En ce qui concerne plus strictement le Covid-19, considérant le fait que les experts en médecine, après moules observations et analyses,  s’accordent pour confirmer que le virus frappe plus durement les personnes âgées et celles souffrant déjà des maladies considérées comme dangereuses, une connaissance de la population est nécessaire pour les aider.  Sur la base de ce constat, et avec des données statistiques fiables, le ministère de la santé publique pourrait, comme le font certains pays, faire une projection sur le pourcentage de la population qui est susceptible d’être tué. Un tel travail pourrait non seulement aider les décideurs dans les mesures visant à contrer la propagation du virus mais aussi mettre plus de vigilance sur la catégorie jugée plus fragile. 

Malheureusement, les chiffres font défaut. Ce qui constitue un obstacle incontournable dans toute éventuelle planification en matière de protection de catégorie sociale ciblée. 

«Les statistiques disent qu’Haïti est un pays de jeunes », soutient Jean Rénol Élie dans la note introductive des cahiers du Centre en Population et Développement ( CEPODE) janvier 2015, no.5 /Faculté des Sciences Humaines (FASCH). Cela peut réjouir un peu en se rappelant que le  covid-19 est moins efficace sur les jeunes. Mais c’est insuffisant en ce qui concerne une politique d’intervention en matière de santé publique si toutefois l’État veut s’engager à prévenir la contamination des cibles fragiles au lieu de se contenter uniquement de dépister des cas suspects. 

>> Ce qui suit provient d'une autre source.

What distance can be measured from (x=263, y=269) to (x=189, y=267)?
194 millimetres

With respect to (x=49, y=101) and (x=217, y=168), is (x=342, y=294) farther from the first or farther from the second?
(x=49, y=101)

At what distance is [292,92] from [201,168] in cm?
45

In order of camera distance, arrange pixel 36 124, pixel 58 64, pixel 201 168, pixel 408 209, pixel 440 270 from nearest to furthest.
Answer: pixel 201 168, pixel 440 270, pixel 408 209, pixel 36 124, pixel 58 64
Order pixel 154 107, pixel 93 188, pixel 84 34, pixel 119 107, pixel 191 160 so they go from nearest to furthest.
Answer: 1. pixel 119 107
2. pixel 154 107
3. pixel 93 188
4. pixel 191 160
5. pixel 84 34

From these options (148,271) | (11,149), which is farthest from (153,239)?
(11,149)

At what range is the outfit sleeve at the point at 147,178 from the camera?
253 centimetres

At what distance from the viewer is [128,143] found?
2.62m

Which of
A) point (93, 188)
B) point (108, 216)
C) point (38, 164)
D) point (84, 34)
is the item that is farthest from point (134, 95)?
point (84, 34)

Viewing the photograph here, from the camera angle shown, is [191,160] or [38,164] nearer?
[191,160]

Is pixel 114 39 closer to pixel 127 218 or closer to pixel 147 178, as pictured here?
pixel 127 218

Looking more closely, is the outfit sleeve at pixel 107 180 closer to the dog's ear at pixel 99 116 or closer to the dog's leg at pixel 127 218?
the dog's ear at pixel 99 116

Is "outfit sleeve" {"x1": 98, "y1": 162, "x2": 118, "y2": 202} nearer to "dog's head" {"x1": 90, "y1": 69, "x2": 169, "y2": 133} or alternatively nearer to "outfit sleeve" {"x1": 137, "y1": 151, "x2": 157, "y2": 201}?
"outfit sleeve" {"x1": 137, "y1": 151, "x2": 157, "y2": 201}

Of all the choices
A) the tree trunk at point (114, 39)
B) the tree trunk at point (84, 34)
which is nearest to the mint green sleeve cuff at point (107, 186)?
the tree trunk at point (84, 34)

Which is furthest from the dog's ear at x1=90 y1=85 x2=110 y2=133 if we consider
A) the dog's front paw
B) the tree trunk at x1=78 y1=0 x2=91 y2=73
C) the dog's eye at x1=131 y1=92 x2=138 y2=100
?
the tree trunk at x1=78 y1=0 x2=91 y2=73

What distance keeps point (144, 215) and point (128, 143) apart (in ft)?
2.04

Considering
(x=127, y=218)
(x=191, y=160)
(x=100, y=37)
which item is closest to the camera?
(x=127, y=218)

Honteusement, le dernier recensement remonte à 2003. Et comme on l’a déjà souligné, depuis lors, l’IHSI ne fait que procéder par projection. Sans vouloir discréditer les mérites des projections, il est important de préciser qu’elles s’agissent des techniques compensatoires. Et dans un contexte où les mouvements de population sont très rapides, on ne peut que constater une défaillance. À preuve, selon le recensement de 2003,  »(…)pour une population de totale de 7 929 408, les moins de 18 ans étaient au nombre de 3 677 357, soit environ 50% du total » (idem). Tandis que, selon les projections de l’HISI, en 2015, on a  »(…) une population totale de 

10 432 111 habitants dont 20,9 % de jeunes entre 15 et 24 ans » (idem). Une augmentation d’à peu près de 6 000 000 de têtes en 12 ans. De nos jours, avec la crise administrative qui affecte l’HISI, les données  sont autant indisponibles que douteuses. Ce qui rend impossible toute tentative d’avoir un pourcentage plus ou moins fiable de la somme des personnes âgées et celles souffrant d’une maladie favorable à la performance du coronavirus. 

Dans cette situation, l’État haïtien n’a pas la chance de surprendre le covid-19  par le biais d’une politique d’intervention efficace en matière de santé publique dans le pays. C’est la dure tribulation d’un ministère qui n’arrive pas, au moment utile,  à faire le lien entre les deux composantes de son existence : santé publique et population. Car les rares données déroutantes du MSPP et celles des ONG qui paraissent un peu  plus systématiques ne peuvent que mousser l’inquiétude  de ceux qui attendent de l’État une intervention digne de son  nom.